Material provided Block Start

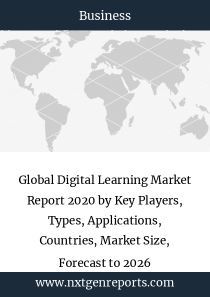 Global Digital Learning Market Report 2020 by Key Players, Types, Applications, Countries, Market Size, Forecast to 2026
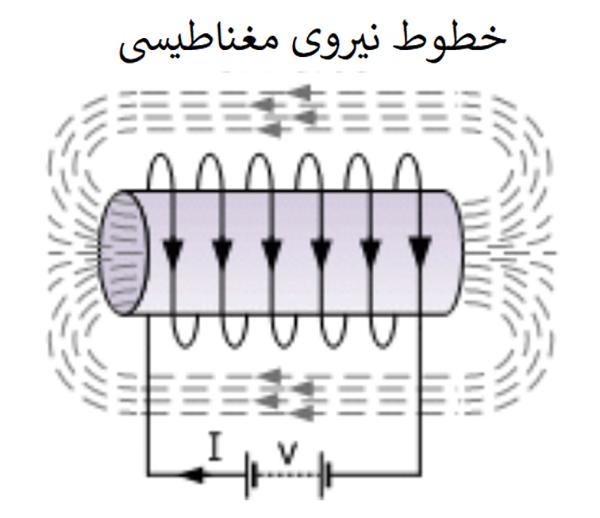 القای الکترومغناطیس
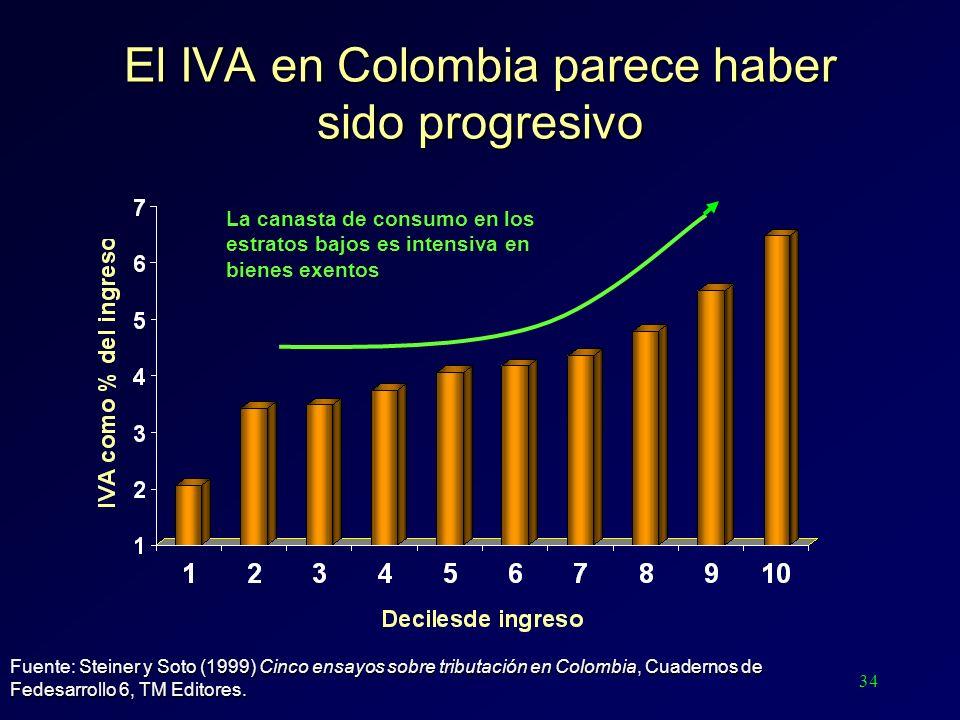 34 El IVA en Colombia parece haber sido progresivo La canasta de consumo en los estratos bajos es intensiva en bienes exentos Steiner y Soto (1999) Ci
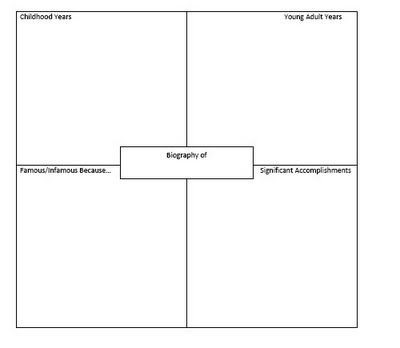 Four Square Writing Worksheet Four Square Writing Templates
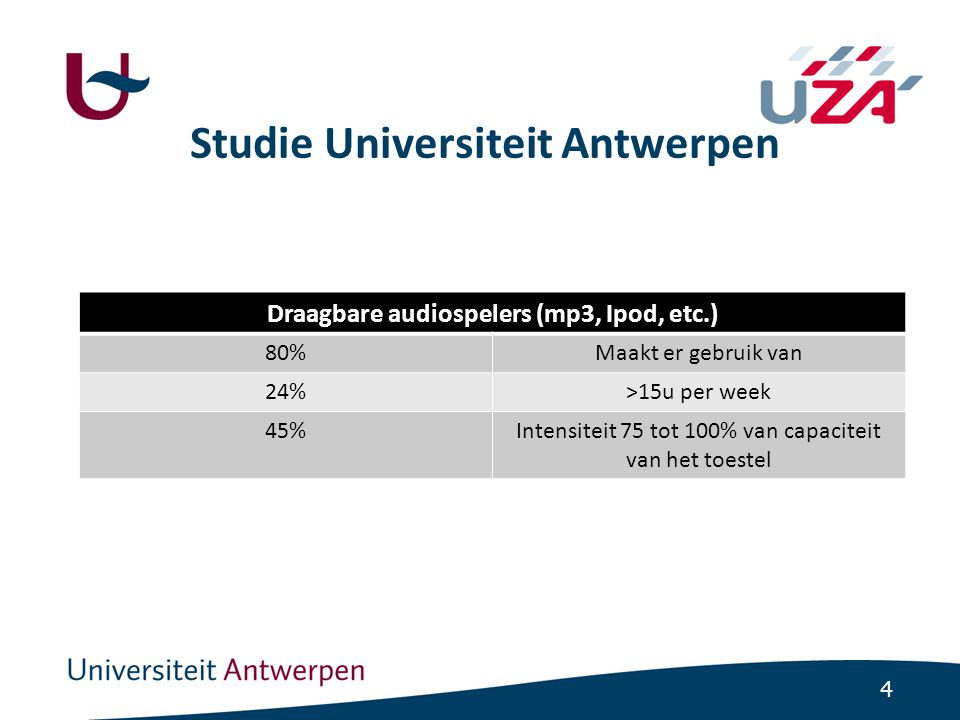 4 Studie Universiteit Antwerpen Draagbare audiospelers (mp3, Ipod, etc.) 80%Maakt er gebruik van 24%>15u per week 45%Intensiteit 75 tot 100% van capac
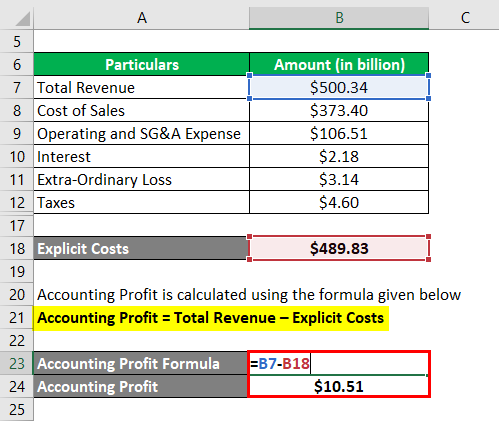 Accounting Profit Formula-3.3
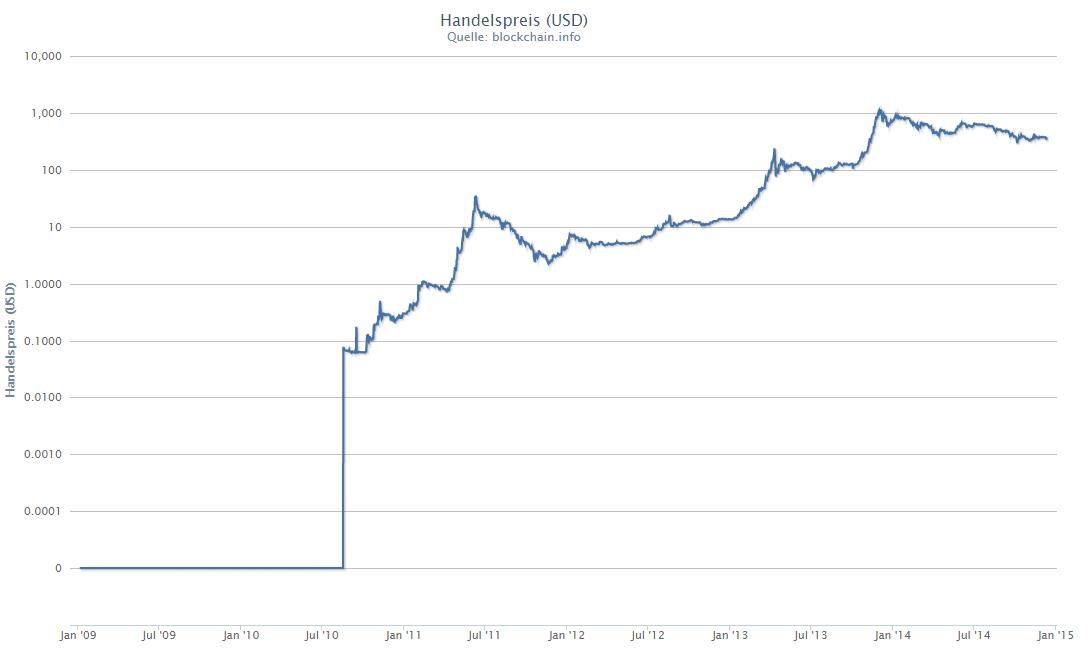 bitcoin vergleich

Material provided Block End

Copy out the whole listing word for word, except for any picture it includes.

● **Exercise output**:
 Global Digital Learning Market Report 2020 by Key Players, Types, Applications, Countries, Market Size, Forecast to 2026
 القای الکترومغناطیس
 34 El IVA en Colombia parece haber sido progresivo La canasta de consumo en los estratos bajos es intensiva en bienes exentos Steiner y Soto (1999) Ci
 Four Square Writing Worksheet Four Square Writing Templates
 4 Studie Universiteit Antwerpen Draagbare audiospelers (mp3, Ipod, etc.) 80%Maakt er gebruik van 24%>15u per week 45%Intensiteit 75 tot 100% van capac
 Accounting Profit Formula-3.3
 bitcoin vergleich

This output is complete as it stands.